Embrace your inner Airstream

By Katy Steinmetz
August 20, 2015

Have you ever wanted to take an RV on a camping trip without having to actually own an enormous vehicle? Do you own a $90,000 RV that spends 11 months of the year languishing in your driveway? Then the startup for you has just gone live.

Outdoorsy emerged from its beta stage in California and launched nationwide on Thursday. In the words of co-founder Jen Young, the company is a “a community-driven marketplace for renting RVs directly from local RV owners, making sure everyone has access and opportunity to get outdoors.” The company currently has 2,300 RVs listed on the site, with about 75 more being added each day. Options range from low-fi models for $65 a day to full-on glamping machines for nearly $650 a day.

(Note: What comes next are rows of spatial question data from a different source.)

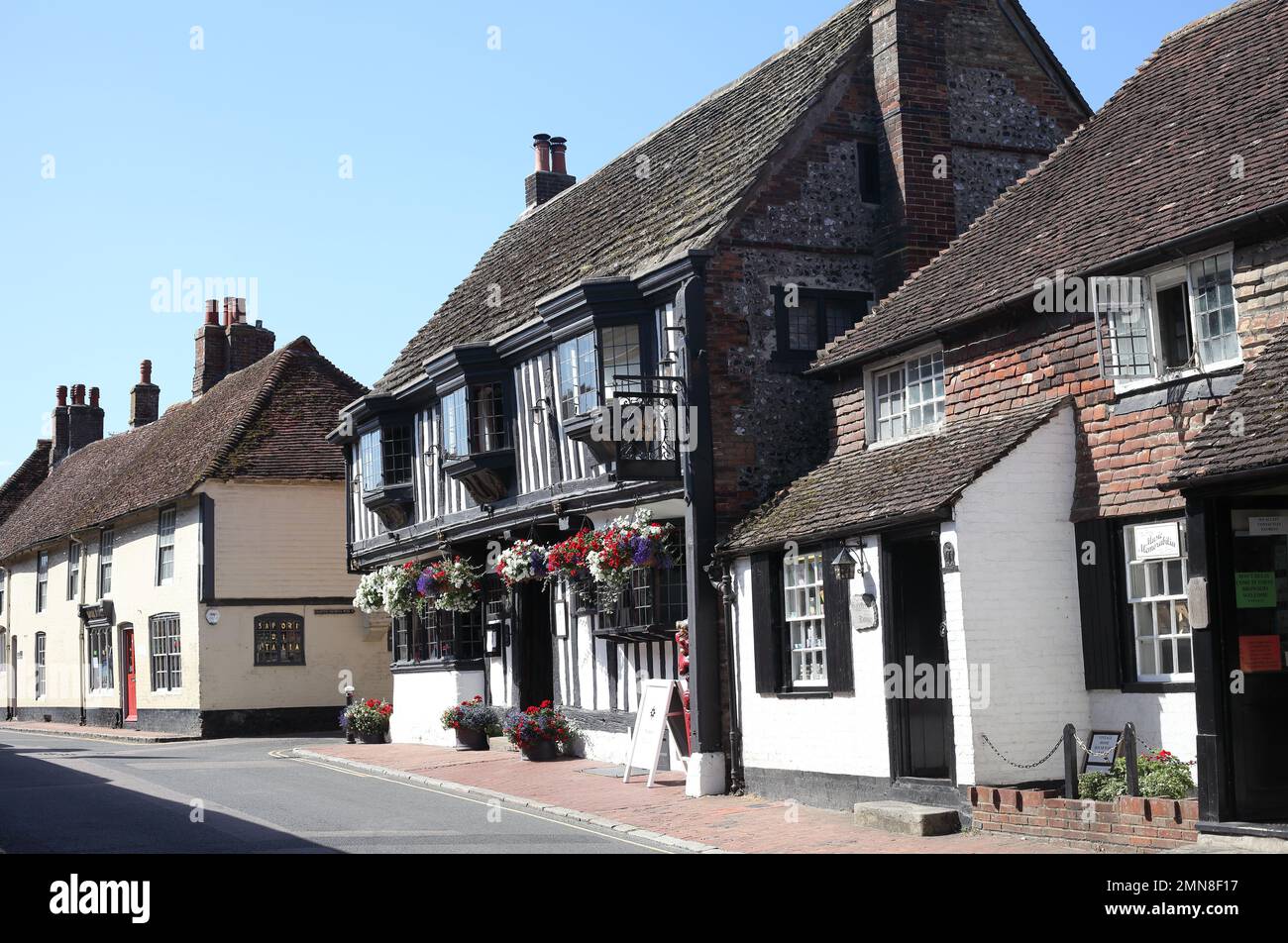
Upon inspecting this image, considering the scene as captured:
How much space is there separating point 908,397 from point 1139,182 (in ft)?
11.1

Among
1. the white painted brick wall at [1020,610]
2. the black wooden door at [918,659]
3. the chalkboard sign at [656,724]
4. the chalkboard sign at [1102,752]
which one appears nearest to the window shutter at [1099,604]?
the white painted brick wall at [1020,610]

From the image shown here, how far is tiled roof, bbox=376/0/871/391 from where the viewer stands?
1919 centimetres

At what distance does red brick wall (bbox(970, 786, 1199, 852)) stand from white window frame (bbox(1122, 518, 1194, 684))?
1491 mm

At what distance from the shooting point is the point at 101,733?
115 feet

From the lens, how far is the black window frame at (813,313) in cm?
1848

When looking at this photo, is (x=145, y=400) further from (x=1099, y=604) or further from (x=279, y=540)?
(x=1099, y=604)

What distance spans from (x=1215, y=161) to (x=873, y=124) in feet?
20.7

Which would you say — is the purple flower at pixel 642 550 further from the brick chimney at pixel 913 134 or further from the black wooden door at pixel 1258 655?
the black wooden door at pixel 1258 655

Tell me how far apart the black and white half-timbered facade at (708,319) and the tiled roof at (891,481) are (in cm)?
99

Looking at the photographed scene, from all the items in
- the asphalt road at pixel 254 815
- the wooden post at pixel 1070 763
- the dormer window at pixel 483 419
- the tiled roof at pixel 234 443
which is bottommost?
the asphalt road at pixel 254 815

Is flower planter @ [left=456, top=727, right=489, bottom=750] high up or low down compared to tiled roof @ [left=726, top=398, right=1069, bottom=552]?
down

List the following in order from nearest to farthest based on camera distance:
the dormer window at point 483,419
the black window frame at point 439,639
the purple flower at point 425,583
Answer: the dormer window at point 483,419, the purple flower at point 425,583, the black window frame at point 439,639

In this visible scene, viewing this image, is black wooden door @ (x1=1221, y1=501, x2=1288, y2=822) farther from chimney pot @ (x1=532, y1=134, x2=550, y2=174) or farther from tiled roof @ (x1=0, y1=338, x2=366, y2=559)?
tiled roof @ (x1=0, y1=338, x2=366, y2=559)

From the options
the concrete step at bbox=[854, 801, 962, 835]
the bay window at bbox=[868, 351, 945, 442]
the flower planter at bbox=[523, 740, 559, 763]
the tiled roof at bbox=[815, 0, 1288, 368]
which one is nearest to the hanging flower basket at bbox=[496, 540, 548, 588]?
the flower planter at bbox=[523, 740, 559, 763]
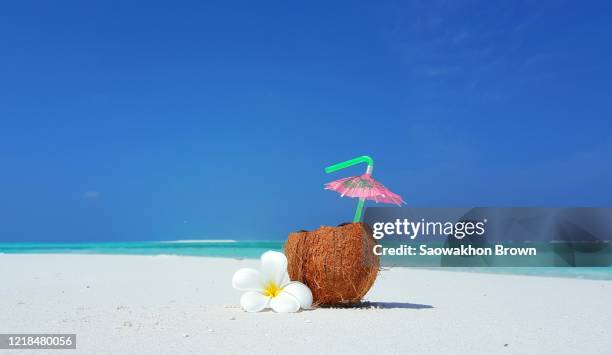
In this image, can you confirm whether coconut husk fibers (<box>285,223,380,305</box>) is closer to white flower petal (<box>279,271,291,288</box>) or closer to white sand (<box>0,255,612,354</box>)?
white flower petal (<box>279,271,291,288</box>)

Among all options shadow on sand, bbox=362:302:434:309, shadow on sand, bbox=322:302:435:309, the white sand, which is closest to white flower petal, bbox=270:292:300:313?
the white sand

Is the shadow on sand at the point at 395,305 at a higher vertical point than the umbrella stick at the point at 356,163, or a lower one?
lower

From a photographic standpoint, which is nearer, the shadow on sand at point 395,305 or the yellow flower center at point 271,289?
the yellow flower center at point 271,289

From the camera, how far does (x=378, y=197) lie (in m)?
7.30

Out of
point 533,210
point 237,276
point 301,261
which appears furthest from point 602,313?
point 533,210

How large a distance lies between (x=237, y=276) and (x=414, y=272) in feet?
29.4

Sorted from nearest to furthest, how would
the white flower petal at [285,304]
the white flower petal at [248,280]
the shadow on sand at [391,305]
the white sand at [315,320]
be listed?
1. the white sand at [315,320]
2. the white flower petal at [285,304]
3. the white flower petal at [248,280]
4. the shadow on sand at [391,305]

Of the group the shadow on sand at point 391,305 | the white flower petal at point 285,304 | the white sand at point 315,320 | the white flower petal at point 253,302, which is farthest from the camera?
the shadow on sand at point 391,305

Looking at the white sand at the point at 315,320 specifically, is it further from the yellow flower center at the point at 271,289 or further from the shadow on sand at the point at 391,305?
the yellow flower center at the point at 271,289

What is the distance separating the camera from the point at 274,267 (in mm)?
7371

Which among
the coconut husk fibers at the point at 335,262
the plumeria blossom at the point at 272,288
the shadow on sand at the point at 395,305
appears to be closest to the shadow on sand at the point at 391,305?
the shadow on sand at the point at 395,305

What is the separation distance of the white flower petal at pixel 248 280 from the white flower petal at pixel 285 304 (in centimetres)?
34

Co-founder Jeff Cavins says that the owners might not be the fanny-pack-clad grandparents you’re picturing. Of the 16 million registered RVs in the U.S., the average owner age is 48, he notes, meaning that these are people still working full-time, perhaps putting kids through school, folks who can likely use some extra cash for an expensive commodity otherwise lying idle. According to the Recreational Vehicle Industry Association, the average RV owner is only out and about in their land cruiser for three weeks out of the year.

That makes RVs ripe for collaborative consumption, getting more out of things already filling up the world instead of drumming up demand for more things. So far, Outdoorsy’s average rental has been for six days, which has added up to about $2,400 total, or $400 per night. The price, Cavins says, is often puffed up by renters adding options ranging from paddle boards to BBQ kits. And even at that price, it might be an affordable option for groups and families, given that cost includes transportation (minus gas), lodging and some entertainment for what could be six people. Young says the freedom to be spontaneous with a vacation rather than meticulously planning out a trip is another key selling point.

Cavins says that current options for renting RVs from companies are like impersonal “bowling shoes.” And he emphasizes that, unlike Craigslist, their marketplace for peer-to-peer rentals provides insurance coverage for both parties, as well as a cashless payment system.

Outdoorsy takes a cut from the RV lender, about 15%, and they charge the renter a service fee of about 10%. That’s money they may use to help the listers with their photography or other practices that boost their profiles, much like Airbnb quasi-trains their hosts in how to treat and please their guests.

“The founders are most excited about building this company because it will decrease waste,” says Young. “It provides an opportunity to be enterprising to people who never would have thought something they owned for their own enjoyment could provide financially life-changing benefits.” And for everyone else, it—at the very least—provides more reasons to say the word Winnebago.